LncRNAs in a nutshell
LncRNAs are stretches of more than 500 nucleotides that can change our underlying biology through interactions with other RNAs and RNA-binding proteins. Estimates suggest the presence of upwards of 27,000 lncRNAs in the human genome, around 78% of which are only expressed in specific tissues, unlike most mRNAs, which are typically expressed across multiple tissues. This specificity to particular cell types, like SAMMSON in malignant melanoma cells, makes lncRNAs attractive as therapeutics that might avoid any globally toxic effects on healthy cells.

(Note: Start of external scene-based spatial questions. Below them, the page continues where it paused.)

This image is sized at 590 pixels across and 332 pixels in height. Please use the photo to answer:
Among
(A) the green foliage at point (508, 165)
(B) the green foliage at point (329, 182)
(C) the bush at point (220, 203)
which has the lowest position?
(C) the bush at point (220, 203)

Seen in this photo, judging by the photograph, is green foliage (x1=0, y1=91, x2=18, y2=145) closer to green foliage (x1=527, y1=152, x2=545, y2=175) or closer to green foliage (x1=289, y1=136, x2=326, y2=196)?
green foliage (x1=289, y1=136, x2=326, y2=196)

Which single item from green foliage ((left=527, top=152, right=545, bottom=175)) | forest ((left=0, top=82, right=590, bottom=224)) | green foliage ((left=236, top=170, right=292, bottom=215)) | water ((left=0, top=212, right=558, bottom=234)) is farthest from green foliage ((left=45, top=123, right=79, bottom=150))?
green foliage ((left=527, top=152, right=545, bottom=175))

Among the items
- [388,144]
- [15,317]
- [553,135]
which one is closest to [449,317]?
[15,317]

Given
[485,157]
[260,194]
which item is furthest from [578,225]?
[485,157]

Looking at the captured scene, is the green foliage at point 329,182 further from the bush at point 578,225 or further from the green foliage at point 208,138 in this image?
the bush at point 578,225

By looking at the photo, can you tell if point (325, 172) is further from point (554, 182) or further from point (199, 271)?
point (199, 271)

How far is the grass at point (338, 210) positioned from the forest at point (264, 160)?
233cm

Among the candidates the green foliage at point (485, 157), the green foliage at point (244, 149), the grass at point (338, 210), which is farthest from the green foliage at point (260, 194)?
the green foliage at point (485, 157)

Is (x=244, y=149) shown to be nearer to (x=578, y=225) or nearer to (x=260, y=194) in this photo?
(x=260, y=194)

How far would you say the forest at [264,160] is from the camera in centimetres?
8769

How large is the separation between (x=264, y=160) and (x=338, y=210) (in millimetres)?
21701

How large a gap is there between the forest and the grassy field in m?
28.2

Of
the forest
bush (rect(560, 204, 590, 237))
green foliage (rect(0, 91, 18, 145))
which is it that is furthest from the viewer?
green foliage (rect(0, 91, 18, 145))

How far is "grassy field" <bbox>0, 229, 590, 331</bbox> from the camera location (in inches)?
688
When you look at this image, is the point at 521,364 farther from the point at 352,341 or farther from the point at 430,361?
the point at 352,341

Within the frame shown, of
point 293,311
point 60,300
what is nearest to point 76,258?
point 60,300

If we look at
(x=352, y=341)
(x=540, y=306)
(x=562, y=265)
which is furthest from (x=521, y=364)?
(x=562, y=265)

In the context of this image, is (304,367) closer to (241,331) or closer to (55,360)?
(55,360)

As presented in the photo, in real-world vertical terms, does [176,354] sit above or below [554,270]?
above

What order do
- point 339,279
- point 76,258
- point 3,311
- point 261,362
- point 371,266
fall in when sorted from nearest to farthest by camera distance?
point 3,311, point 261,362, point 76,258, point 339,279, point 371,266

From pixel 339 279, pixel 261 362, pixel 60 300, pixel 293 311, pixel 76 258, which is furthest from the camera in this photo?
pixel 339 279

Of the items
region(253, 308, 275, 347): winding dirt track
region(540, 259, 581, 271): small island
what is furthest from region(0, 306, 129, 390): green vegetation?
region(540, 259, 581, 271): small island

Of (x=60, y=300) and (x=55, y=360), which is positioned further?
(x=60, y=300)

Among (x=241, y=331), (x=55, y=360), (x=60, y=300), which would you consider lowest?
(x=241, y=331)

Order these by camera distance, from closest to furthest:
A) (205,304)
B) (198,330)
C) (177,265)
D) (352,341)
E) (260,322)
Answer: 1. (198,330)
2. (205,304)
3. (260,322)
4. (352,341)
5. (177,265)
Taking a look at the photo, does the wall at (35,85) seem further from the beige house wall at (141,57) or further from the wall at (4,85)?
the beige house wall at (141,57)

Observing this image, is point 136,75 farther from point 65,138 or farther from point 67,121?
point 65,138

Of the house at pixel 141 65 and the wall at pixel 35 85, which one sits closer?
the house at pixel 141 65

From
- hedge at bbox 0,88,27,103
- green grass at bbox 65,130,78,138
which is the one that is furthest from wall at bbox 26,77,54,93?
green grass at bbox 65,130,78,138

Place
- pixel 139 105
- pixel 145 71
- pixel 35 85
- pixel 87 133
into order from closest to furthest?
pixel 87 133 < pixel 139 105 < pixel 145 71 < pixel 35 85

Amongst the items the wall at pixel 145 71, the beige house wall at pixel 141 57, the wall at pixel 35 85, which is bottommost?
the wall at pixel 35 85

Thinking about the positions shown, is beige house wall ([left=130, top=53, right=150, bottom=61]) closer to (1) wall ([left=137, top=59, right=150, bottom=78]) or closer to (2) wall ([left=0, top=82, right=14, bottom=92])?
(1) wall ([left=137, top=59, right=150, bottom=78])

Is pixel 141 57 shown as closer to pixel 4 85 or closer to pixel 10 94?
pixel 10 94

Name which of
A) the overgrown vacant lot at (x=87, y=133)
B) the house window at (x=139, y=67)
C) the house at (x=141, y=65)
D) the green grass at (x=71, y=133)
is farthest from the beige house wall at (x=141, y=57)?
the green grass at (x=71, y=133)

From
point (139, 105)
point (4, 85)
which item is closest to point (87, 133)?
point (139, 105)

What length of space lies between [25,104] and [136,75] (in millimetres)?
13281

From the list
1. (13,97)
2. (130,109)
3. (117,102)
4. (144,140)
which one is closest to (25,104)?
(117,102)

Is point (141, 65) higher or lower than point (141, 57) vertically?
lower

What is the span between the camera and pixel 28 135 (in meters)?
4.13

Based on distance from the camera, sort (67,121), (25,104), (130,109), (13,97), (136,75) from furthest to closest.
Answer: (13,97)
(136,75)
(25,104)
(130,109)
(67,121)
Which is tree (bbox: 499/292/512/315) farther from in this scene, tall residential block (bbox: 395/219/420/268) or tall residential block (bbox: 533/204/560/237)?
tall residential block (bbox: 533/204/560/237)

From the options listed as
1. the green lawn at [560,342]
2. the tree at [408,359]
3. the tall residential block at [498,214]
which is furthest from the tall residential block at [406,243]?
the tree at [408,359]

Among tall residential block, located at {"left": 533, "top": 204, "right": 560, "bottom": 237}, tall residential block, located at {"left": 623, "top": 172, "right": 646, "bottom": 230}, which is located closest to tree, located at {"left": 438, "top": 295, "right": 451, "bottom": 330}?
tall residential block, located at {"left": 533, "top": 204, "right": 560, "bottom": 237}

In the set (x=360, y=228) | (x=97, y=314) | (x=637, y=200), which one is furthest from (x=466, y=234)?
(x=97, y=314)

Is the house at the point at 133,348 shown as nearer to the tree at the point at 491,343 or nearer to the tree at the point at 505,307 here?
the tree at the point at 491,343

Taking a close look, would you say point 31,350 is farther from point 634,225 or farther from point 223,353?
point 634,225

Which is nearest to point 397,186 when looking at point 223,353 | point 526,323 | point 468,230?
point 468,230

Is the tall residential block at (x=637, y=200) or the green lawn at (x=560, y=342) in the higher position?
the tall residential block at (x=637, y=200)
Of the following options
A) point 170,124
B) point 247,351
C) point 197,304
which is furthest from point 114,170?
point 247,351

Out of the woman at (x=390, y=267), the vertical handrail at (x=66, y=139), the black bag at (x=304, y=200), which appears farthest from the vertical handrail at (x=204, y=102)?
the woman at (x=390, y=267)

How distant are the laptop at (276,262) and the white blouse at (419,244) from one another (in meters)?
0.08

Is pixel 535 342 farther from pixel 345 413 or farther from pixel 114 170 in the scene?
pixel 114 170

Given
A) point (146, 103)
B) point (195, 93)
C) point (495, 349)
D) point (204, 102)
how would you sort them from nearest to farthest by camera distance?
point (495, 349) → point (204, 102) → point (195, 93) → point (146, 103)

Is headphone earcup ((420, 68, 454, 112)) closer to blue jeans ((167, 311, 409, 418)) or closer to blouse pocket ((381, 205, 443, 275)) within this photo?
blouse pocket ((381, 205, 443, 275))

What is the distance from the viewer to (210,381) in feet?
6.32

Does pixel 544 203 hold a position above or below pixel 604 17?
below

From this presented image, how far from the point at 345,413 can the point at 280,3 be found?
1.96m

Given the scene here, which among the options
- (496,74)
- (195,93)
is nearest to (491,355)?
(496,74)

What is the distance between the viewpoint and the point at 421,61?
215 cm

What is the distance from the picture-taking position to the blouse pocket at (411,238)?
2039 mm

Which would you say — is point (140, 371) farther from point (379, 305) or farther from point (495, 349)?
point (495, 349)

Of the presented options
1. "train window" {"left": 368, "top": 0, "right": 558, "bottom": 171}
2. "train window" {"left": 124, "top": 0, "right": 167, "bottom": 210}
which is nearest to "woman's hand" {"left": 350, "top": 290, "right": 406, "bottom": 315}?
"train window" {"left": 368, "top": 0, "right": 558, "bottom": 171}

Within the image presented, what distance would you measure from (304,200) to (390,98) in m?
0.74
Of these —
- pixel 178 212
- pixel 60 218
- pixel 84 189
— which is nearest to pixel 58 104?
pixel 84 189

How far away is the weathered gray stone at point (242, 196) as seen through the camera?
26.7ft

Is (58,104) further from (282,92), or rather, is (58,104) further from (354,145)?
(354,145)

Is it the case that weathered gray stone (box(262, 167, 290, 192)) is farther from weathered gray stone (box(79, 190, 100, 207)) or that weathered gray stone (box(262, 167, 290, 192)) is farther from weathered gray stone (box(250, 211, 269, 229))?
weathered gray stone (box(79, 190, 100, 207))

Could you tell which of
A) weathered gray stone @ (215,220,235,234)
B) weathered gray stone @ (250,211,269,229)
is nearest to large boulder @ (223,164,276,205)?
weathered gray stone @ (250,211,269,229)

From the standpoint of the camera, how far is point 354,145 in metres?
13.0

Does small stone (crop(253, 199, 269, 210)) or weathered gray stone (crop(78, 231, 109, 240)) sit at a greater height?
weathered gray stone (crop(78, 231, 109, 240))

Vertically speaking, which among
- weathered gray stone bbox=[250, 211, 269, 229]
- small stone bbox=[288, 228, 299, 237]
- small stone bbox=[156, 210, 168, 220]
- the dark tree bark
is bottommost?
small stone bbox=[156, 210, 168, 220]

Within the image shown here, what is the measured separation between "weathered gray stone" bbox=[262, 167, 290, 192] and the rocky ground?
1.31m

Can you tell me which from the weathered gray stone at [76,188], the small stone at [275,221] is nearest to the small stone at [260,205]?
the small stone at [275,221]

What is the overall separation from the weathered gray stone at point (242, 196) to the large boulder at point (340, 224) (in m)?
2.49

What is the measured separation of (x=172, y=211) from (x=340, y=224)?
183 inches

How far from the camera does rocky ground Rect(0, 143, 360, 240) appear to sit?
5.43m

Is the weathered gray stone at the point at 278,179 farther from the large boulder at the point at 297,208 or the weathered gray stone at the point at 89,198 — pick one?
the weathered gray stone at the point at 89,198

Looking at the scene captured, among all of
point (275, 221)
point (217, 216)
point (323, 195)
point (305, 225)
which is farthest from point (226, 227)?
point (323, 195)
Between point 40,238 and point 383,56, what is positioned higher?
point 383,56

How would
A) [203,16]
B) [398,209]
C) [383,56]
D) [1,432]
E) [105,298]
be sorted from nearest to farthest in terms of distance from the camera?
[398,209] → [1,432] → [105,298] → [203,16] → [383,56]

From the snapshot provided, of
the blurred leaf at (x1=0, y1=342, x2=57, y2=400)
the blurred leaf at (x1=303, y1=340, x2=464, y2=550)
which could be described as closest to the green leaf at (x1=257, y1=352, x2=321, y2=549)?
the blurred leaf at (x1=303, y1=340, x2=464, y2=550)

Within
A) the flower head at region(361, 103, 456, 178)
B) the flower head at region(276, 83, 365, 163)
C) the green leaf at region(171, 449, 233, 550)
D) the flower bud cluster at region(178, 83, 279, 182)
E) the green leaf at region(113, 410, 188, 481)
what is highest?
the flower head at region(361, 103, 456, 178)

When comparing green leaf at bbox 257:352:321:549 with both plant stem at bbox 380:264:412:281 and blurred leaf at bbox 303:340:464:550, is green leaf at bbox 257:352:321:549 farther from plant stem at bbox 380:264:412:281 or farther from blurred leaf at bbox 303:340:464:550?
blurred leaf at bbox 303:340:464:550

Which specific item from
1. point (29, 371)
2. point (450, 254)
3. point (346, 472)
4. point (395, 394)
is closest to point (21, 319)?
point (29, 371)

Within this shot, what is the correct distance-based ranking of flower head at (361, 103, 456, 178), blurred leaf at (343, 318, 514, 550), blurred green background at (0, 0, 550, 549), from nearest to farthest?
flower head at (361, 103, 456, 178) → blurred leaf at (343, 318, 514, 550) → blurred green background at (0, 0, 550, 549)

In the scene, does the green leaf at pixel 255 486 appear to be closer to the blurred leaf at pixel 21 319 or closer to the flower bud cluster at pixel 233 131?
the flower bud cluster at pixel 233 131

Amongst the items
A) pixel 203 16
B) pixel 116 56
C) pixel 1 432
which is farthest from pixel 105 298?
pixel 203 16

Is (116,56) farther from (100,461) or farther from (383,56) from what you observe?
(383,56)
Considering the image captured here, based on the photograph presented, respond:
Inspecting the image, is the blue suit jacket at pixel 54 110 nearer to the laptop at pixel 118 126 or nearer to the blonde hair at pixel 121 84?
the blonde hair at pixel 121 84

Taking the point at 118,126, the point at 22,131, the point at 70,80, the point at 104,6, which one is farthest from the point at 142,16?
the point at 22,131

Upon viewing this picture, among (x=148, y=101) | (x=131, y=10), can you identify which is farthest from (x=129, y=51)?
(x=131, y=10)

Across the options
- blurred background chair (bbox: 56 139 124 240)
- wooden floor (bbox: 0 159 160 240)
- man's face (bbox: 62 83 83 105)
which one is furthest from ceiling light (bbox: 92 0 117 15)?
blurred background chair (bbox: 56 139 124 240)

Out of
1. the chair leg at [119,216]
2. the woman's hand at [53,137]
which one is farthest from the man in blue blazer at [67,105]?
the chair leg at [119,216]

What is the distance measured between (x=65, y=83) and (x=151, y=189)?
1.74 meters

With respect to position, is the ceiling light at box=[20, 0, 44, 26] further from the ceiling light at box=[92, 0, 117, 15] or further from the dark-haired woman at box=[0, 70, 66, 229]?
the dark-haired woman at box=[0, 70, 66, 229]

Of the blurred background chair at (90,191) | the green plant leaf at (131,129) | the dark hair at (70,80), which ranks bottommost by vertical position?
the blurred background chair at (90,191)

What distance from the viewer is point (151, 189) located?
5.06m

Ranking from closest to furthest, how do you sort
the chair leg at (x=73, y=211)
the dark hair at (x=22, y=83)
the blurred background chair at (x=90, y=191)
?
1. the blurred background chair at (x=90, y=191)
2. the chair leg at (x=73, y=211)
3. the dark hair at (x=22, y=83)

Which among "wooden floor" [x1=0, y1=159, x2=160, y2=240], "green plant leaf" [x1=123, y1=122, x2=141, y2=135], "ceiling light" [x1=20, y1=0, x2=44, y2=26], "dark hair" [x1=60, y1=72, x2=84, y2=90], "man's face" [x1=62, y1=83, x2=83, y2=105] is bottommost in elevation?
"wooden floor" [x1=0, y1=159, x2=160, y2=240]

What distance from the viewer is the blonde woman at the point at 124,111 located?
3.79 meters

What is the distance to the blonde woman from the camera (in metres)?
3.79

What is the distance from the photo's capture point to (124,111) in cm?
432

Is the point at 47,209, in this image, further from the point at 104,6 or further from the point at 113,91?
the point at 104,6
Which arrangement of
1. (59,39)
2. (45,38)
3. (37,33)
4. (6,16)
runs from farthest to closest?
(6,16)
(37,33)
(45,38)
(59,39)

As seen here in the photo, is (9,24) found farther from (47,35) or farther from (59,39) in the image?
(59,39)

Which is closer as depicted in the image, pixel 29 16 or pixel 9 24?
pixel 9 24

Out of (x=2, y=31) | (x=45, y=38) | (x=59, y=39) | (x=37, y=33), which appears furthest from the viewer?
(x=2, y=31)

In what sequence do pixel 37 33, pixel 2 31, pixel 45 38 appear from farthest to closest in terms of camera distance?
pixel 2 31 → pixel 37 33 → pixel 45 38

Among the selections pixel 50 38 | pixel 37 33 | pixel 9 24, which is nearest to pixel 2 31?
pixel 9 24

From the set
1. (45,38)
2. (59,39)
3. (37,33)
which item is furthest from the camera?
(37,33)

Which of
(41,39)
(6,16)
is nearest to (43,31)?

However, as with any novel therapeutic target, researchers should also be cautious. LncRNAs have roles at almost all stages of the cellular life cycle, so targeting them with compounds or antisense oligonucleotides could have unforeseen effects. LncRNAs directly regulate gene transcription and the main transcription machinery; they have roles in regulating the events after transcription, like mRNA splicing and the translation of mRNA into proteins, and they also play crucial roles in epigenetics and cellular aging.
Pharma and investors take note
The pharmaceutical industry is taking note of the potential of lncRNAs. Eli Lilly recently announced a $1 billion, multi-year agreement with Swiss dark genome specialists, HAYA Therapeutics, to discover novel targets for obesity and related metabolic conditions. HAYA Therapeutics has also just raised $65 million Series A funding to deliver precision RNA-guided medicines for chronic and age-related diseases. They will use the funds to focus on their lead lncRNA-targeting candidate HTX-001 in heart failure and to expand their RNA-guided regulatory genome pipeline development engine.
Bayer and Boston-based NextRNA Therapeutics also announced a collaboration of over $500 million to develop small molecules targeting lncRNAs in oncology. NextRNA focuses on small molecules that disrupt the interaction between lncRNAs and RNA-binding proteins to inhibit lncRNA function.
A bright future for the dark genome
In Belgium, Leuven-based Flamingo Therapeutics won a research grant of €1.7 million in 2023 from Flanders Innovation & Entrepreneurship (VLAIO) to advance its RNA-targeting oncology portfolio, such as its antisense oligonucleotide danvatirsen, which selectively targets the protein-coding mRNA of STAT3. The candidate has shown clinical activity in two phase II clinical studies for head and neck squamous cell carcinoma and is one of the most clinically advanced antisense oligonucleotide pipelines of its kind.
Flamingo will also use the funds to support preclinical research on its program targeting the lncRNA, MALAT-1, with its antisense oligonucleotide development candidate, FLM-7523. MALAT-1 is highly expressed in multiple cancer types, such as metastatic breast cancer, and is associated with disease progression in patients, making it a promising target. The candidate is advancing towards phase I clinical trials in solid tumors.
Flamingo Therapeutics was spun out from a collaboration between VIB, UGent, and KU Leuven in Flanders and the University of Michigan in the US. It counts the researchers who discovered the role of SAMMSON lncRNA in melanoma as key collaborators, alongside US giants, Ionis Pharmaceuticals, who licensed precursors to danvatirsen and FLM-7523 to Flamingo Therapeutics in 2021. In 2023, the company merged with antisense oligonucleotide-focused Dynacure, which bolstered Flamingo’s development pipeline and enabled phase II clinical trials.
The future seems bright for therapeutics targeting the dark genome.